Not far from the Iraqi city of Mosul sit at least
three key oil fields. Peshmerga fighters in Shaykh
Shirwan village, surrounded on three sides by
Baghdad's V Corps, say reconnaissance teams and
intelligence sources have spotted tanks being dug in
around the oil wells over the low rise separating the
forces. Until two weeks ago, 2nd Lieut. Ali Qadir
Jadir was with one of those tanks. A Kurdish
conscript, he deserted from the 34th Armor Brigade of
the V Corps' 1st Mechanized Division, leaving behind
155 men and 28 tanks. The weary junior officer was
not the only one in his unit inclined to surrender.
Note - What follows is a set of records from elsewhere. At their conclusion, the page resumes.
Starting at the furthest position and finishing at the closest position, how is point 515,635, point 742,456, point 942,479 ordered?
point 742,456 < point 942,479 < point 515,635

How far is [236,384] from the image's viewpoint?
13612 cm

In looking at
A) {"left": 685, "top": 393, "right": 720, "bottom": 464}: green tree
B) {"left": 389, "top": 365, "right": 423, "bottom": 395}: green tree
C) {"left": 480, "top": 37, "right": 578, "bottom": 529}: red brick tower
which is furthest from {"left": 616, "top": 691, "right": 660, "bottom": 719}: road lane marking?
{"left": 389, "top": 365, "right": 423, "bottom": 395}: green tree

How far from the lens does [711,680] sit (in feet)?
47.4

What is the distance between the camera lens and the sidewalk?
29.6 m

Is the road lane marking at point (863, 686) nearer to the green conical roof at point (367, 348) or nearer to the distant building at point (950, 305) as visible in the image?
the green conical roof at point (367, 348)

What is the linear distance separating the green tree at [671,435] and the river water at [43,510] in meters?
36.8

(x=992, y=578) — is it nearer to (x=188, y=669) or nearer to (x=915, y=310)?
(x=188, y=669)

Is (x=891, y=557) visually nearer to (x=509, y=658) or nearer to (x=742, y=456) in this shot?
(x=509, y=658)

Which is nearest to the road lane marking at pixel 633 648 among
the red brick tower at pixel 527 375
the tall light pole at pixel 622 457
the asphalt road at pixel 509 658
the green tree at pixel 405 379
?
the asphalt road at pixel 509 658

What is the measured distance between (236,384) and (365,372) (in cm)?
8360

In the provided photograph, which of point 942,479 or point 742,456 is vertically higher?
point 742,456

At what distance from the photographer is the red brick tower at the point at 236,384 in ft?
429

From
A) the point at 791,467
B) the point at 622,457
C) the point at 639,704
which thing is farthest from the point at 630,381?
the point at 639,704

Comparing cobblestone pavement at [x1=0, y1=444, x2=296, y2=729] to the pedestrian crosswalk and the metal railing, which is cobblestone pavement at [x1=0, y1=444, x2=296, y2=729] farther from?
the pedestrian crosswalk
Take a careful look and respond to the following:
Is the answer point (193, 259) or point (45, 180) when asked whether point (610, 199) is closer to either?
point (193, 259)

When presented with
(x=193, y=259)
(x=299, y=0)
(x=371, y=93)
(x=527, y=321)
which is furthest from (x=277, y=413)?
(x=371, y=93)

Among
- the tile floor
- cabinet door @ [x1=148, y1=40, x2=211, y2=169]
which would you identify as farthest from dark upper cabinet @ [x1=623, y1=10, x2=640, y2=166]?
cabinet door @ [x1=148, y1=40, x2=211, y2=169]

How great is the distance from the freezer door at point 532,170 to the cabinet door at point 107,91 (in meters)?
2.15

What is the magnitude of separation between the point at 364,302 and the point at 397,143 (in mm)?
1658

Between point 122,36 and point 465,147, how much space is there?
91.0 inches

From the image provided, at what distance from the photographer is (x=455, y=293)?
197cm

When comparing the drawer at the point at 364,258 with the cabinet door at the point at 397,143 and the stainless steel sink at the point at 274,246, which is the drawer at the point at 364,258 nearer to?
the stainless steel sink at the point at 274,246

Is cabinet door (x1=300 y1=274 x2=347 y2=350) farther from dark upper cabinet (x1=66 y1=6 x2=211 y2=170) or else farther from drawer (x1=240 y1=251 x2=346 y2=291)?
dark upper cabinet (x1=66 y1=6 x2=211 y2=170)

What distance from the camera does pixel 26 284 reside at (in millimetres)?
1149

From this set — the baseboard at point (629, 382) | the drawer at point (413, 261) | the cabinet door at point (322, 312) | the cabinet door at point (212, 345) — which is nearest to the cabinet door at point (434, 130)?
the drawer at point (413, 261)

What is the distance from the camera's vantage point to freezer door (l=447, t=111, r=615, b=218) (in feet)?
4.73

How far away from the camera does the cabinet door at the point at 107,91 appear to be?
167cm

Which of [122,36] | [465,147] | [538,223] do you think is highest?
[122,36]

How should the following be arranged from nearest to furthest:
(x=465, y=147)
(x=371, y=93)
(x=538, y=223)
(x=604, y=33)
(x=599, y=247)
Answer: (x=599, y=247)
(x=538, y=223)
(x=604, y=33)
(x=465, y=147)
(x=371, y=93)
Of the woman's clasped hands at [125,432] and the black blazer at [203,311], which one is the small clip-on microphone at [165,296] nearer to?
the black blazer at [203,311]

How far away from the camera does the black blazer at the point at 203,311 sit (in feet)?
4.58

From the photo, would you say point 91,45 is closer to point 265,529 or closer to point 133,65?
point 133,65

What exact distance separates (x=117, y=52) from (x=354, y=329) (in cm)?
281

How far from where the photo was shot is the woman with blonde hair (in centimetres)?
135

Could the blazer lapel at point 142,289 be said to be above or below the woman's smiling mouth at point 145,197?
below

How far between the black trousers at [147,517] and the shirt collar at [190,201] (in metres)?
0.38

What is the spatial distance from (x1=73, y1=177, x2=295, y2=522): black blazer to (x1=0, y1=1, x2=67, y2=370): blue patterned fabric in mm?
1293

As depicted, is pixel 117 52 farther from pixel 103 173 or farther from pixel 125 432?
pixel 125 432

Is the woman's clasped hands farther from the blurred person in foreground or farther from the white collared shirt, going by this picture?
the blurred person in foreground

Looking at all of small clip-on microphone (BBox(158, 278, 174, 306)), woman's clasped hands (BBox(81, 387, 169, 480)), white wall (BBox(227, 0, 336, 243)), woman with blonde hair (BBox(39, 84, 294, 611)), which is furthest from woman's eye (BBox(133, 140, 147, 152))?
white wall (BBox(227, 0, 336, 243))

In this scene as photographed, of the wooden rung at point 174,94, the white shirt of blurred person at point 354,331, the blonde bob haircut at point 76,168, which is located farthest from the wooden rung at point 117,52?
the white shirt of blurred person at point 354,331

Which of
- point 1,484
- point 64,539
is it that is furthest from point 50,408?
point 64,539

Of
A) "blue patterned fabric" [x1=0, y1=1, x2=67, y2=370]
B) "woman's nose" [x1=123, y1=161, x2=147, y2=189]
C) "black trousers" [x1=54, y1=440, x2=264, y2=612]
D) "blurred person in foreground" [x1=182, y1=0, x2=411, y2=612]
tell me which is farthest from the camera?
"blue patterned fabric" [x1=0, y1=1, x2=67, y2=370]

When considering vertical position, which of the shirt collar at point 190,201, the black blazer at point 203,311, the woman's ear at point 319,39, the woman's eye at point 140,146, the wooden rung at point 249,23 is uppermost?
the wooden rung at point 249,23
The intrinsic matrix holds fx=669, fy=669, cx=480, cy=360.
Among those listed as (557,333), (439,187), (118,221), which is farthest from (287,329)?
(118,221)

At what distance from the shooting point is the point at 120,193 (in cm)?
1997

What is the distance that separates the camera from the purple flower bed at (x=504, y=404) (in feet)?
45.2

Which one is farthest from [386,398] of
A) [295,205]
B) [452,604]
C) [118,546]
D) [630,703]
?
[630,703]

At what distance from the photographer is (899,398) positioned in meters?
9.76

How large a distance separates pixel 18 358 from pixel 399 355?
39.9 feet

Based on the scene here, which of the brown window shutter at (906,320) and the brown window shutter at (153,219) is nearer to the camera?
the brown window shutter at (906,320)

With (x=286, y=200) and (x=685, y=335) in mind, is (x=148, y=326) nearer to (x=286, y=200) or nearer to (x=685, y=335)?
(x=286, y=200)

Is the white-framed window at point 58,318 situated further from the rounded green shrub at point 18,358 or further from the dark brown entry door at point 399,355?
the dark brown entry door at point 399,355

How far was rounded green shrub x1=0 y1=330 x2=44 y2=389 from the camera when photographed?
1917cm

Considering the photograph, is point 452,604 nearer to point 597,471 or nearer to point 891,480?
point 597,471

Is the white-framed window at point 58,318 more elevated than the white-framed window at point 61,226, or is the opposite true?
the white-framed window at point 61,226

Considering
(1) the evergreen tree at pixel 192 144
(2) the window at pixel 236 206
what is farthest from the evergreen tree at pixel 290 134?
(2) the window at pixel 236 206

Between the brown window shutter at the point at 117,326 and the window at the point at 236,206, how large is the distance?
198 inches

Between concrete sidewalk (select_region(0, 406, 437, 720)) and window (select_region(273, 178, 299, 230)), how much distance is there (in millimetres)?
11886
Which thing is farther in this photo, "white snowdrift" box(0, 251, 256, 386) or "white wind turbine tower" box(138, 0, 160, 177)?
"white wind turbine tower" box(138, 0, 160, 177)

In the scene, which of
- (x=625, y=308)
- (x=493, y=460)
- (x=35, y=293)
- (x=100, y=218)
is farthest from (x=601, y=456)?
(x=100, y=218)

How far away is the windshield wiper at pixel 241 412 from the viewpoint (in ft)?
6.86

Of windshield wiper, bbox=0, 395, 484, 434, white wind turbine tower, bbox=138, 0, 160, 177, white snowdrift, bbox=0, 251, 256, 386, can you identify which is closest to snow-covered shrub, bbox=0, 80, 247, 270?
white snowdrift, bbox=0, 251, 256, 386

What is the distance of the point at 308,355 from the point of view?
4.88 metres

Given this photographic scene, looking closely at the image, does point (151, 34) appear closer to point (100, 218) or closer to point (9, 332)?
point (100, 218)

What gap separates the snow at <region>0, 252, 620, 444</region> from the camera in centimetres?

By his account, "all they think about, from the cooks
to the officers and even the Republican Guard
embedded with us, is how they're going to give up in
a couple of weeks."
For the peshmerga, it's more welcome evidence that
the battle may already be won. "When the war starts
we'll need a big committee to take care of
prisoners," says a Kurdish official on the Dawla
Bakrah line. "It will be out of control, far more
than we expect." The Kurds believe Iraqi conscripts
will raise their hands in the air once it's clear
that Saddam is finished and the Americans are
guaranteeing amnesty.
Civilian administrators in Saddam's provinces sense
which way the wind is blowing. A local businessman
told Kurdish intelligence agents that he had met with
a top Iraqi official in a northern city. When the
businessman asked for a travel certificate allowing
movement from the Kurdish area to Iraqi territory,
the official advised him to wait a month and receive
the permission from the Kurds. "We've already
discussed this and decided to stay in our homes when
the war begins and wait to see whether you come to
execute us or free us," the official confided.
Nearby, a grittier enemy is priming for battle. In a
small pocket of northeastern Iraq, up to 700
well-trained, battle-hardened terrorists backed by
al-Qaeda await U.S. forces, eager to enmesh them in a
repeat of the Afghan confrontations in Tora Bora and
the Shah-i-Kot Valley. They are the Kurdish Islamic
militants of the Ansar al-Islam militia,
fundamentalists who have imposed a Taliban-like order
on the villages they now control. Western and local
intelligence sources say the militants receive
support from Saddam's state security agencies and
hard-line Iranian interests as well as al-Qaeda
veterans from Afghanistan and elsewhere.
For more than a year, Ansar has waged a bloody
military campaign against the secular administration
of the Patriotic Union of Kurdistan, one of two
political parties controlling the Kurdish region in
northern Iraq. In the snow-clad mountains looming
over the hamlet of Halabja, where 5,000 people were
killed in a 1988 Iraqi chemical bombardment,
peshmerga front lines are hit almost daily by mortar
barrages. The jihadists, known to decapitate and burn
prisoners alive, overran a Kurdish position Dec. 4 of
last year, massacring more than 40 men. Now their
supply lines are feverishly channeling materiel
forward, including new 120-mm mortars that have begun
raining down on Kurdish trenches. In the past month,
these extremists have been fortifying their bunkers,
bolstering their numbers. Last week trucks visible
through field binoculars delivered the latest batch
of reinforcements.
General Sheik Jaffa, who directs the front-line
Kurdish forces, believes Ansar is bent on war with
America. He claims that the audiotape allegedly made
by Osama bin Laden that aired on al-Jazeera Arabic
satellite news network in February was aimed at these
fighters. Their increased activity suggests they are
answering bin Laden's call to assist Saddam in any
U.S.-led war.
While the Pentagon is focused on overthrowing Saddam,
it is not overlooking Ansar. In the Kurdish eastern
city of Sulaymaniya, there is speculation in
political and military circles that an American
offensive against the Ansar redoubts may kick-start
the broader war against Saddam. After Ansar thrashed
the Kurds in December, a U.S. intelligence team
toured the peshmerga front lines. On a few occasions
since then, Westerners have been seen coming and
going from the Kurdish bases around Halabja. Last
week soldiers told Time that a convoy of pickups with
tinted windows left General Jaffa's compound with an
escort of local bodyguards that contained "U.S.
officers."
For months the peshmerga had opted not to go on the
offensive, not daring to assault Ansar's mine-laden
defensive positions. Last week that changed. On the
eve of Feb. 15, 10 Kurdish commandos took the fight
to the terrorists. They stole up on an isolated enemy
bunker and briefly captured it, killing an unknown
number of the 25 militants they found. Three nights
later, they did it again. They have been emboldened
by their belief that a U.S.-backed offensive is
imminent. Jaffa won't be drawn out on any such plans
and refuses to discuss the possibility of U.S.
involvement in his operations. But he seems to be
counting on it. "This is a war, and they attack us,"
he says. "We must fight them in many different ways
until we launch the last great offensive."